Avant la demi-finale, le Ghana est en confiance et a aligné un sans-faute : trois victoires en poule, un succès contre le Nigeria (2-1) en quart et deux petits buts encaissés. Problème, John Mensah, alors au Stade rennais, a été expulsé face aux Super Eagles et est donc absent pour croquer le dernier carré. Claude Le Roy doit bricoler, Essien est replacé en défense, où il lâche une bonne copie, mais Muntari passe à côté de son match pendant que le gosse André Ayew, juste dix-huit ans, et Quincy Owusu-Abeyie restent invisibles. En face, le Cameroun ne changera pas de stratégie : de l’unité, attendre et planter quand il faut, comme face à la Tunisie au tour précédent. Résultat, à l’usure, les Black Stars vont sombrer en deux temps : une première mi-temps à pousser et manger notamment une barre de Geremi sur coup franc, une seconde à s’exciter dans le même rythme et une punition en contre posée par le remplaçant Alain Nkong à un quart d’heure de la fin. Difficile à avaler, mais le mental a parlé. « On savait que ça allait se passer comme ça, explique aujourd’hui Claude Le Roy. Finalement, c’est assez invraisemblable que l’on ne gagne pas, surtout avec cette équipe, mais l’histoire du foot montre que certains matchs sont comme ça : rien ne tourne en votre faveur. Tout se joue sur une action, un éclair de génie de mon fils spirituel Sam Eto’o, l’arc, pour la flèche Nkong. »
Les fils de Bikey
De cette rencontre, il reste donc cette danse de Nkong, les larmes d’Eto’o et une joie collective. Mais une autre image est restée dans l’histoire comme le symbole de cette rencontre et une tache sur le succès. Oui, à quelques minutes de la fin, un instant est entré dans la légende de la CAN. Rigobert Song est au sol, entouré de soigneurs. Certains pensent que le capitaine des Lions veut gagner du temps à l’expérience. L’un des soigneurs veut alors le faire sortir de la pelouse. Pile le moment décidé par le défenseur de Reading, André Bikey, pour foncer sur l’homme et le pousser au sol. Oui, Bikey a couché un soigneur et est expulsé. Il ne verra pas la finale des siens, gâchant sa belle copie rendue contre le Ghana et sortant du terrain sous des bouteilles qui lui sont jetées au visage.

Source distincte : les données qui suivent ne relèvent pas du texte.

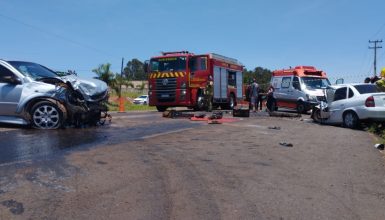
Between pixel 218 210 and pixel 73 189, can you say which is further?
pixel 73 189

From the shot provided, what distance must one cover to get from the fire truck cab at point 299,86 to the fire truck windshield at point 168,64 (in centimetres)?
524

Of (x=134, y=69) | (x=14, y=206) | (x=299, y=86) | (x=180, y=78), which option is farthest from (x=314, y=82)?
(x=134, y=69)

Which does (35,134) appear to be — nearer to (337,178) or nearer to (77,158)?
(77,158)

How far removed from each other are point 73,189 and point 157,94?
17.2m

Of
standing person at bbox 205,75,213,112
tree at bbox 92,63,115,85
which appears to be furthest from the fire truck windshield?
tree at bbox 92,63,115,85

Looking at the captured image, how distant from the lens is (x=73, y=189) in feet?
16.7

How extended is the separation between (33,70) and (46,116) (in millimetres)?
1381

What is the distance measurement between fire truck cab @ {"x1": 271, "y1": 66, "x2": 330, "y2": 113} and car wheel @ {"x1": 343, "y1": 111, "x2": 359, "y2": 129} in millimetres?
6813

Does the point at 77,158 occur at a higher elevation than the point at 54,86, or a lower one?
lower

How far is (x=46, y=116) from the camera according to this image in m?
10.6

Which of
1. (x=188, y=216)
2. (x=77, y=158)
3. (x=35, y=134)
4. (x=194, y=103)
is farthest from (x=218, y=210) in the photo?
(x=194, y=103)

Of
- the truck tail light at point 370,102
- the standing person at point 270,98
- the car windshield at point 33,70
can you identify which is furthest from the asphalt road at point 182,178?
the standing person at point 270,98

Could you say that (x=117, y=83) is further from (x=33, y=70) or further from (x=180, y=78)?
(x=33, y=70)

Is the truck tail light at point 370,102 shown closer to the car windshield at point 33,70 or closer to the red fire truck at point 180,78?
the car windshield at point 33,70
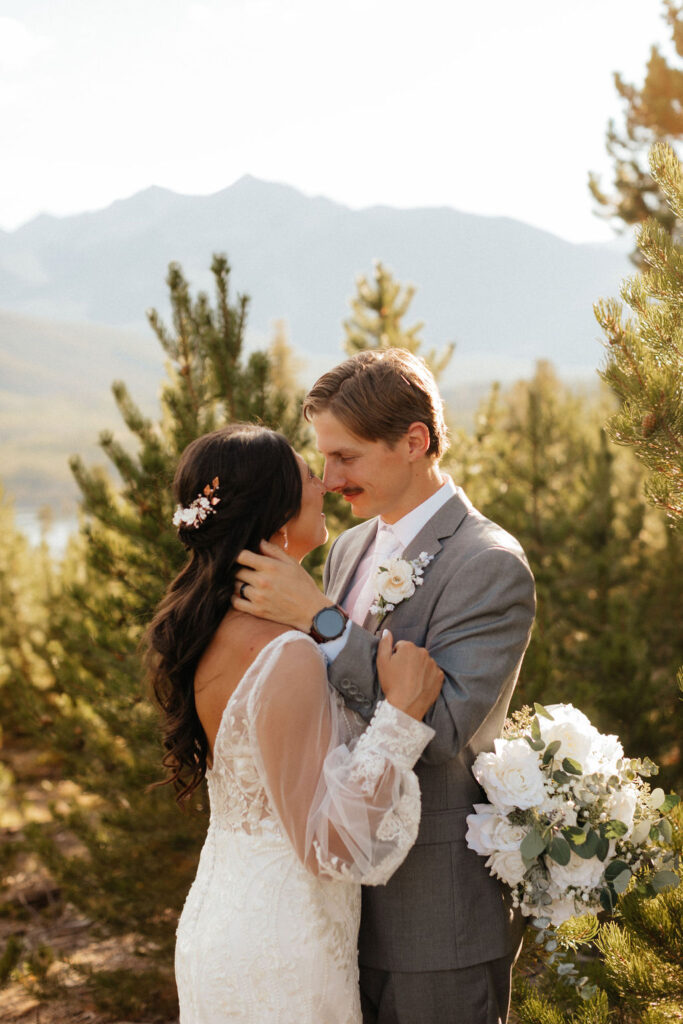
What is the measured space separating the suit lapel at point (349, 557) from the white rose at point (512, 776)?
840mm

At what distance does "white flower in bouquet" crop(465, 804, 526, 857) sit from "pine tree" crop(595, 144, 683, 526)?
0.99 meters

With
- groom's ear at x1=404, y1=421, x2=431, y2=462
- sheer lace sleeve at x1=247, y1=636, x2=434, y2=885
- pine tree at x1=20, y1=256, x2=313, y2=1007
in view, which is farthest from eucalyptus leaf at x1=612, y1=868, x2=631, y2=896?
pine tree at x1=20, y1=256, x2=313, y2=1007

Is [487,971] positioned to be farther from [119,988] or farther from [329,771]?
[119,988]

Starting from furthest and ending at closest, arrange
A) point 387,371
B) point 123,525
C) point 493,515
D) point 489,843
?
point 493,515, point 123,525, point 387,371, point 489,843

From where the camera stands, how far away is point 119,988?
457cm

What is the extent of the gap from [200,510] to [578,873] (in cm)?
130

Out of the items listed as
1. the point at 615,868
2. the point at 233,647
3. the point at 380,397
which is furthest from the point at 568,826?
the point at 380,397

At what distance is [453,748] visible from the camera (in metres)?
2.15

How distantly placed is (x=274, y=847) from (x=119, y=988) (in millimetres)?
3063

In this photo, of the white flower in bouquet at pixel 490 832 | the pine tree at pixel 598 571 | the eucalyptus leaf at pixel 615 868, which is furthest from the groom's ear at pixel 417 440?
the pine tree at pixel 598 571

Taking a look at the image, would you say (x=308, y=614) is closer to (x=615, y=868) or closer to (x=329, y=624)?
(x=329, y=624)

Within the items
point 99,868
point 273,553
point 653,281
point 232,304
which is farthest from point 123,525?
point 653,281

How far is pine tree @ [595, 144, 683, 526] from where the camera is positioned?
214cm

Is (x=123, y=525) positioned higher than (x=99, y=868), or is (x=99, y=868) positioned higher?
(x=123, y=525)
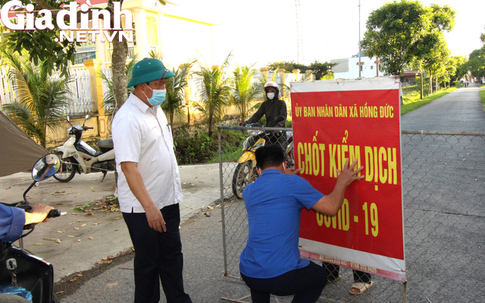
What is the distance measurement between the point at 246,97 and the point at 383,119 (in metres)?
13.6

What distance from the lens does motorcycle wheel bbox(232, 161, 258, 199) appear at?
6.48m

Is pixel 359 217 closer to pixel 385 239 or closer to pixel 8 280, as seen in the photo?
pixel 385 239

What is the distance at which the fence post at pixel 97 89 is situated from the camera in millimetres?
11586

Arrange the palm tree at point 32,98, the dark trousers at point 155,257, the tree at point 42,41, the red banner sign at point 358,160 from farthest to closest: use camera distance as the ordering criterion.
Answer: the palm tree at point 32,98 → the tree at point 42,41 → the dark trousers at point 155,257 → the red banner sign at point 358,160

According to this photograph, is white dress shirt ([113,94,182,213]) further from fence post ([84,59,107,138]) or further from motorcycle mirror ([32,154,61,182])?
fence post ([84,59,107,138])

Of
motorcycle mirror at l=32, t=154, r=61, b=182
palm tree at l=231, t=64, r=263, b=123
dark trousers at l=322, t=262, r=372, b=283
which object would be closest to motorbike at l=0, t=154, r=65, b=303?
motorcycle mirror at l=32, t=154, r=61, b=182

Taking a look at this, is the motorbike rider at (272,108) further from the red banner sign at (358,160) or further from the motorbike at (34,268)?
the motorbike at (34,268)

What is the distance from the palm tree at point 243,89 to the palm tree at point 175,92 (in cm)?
278

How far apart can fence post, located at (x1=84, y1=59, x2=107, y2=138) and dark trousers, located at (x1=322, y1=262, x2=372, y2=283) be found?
9404mm

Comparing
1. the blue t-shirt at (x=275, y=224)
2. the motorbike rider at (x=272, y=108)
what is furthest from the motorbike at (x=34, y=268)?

Personne ne sait encore à ce jour ce qu’il lui est passé par la tête et l’essentiel sera finalement ailleurs. Si la compétition de Bikey se termine ainsi, à l’ombre de la piscine le lendemain, celle du Cameroun ira donc jusqu’en finale. Son dernier sommet en date avant de retrouver le fil de son histoire jeudi soir à Franceville. Le Ghana, lui, bouclera son aventure en remportant la petite finale contre la Côte d’Ivoire (4-2). « Après la demi-finale, le vestiaire était incroyablement ébranlé. John Mensah semblait prendre sur lui tout le poids de cette défaite à cause de sa suspension. Mais le public ne nous a pas lâchés et il y avait plus de 30 000 personnes à l’aéroport pour jouer ce match pour la troisième place à Kumasi. Au Ghana, c’est simple : il faut battre le Nigeria et la Côte d’Ivoire. On l’a fait, malgré la déception » , complète Le Roy. Ce soir encore, le Ghana sera favori. Le reste n’est qu’une question de mental.
Par Maxime Brigand
Propos de Claude Le Roy recueillis par MB.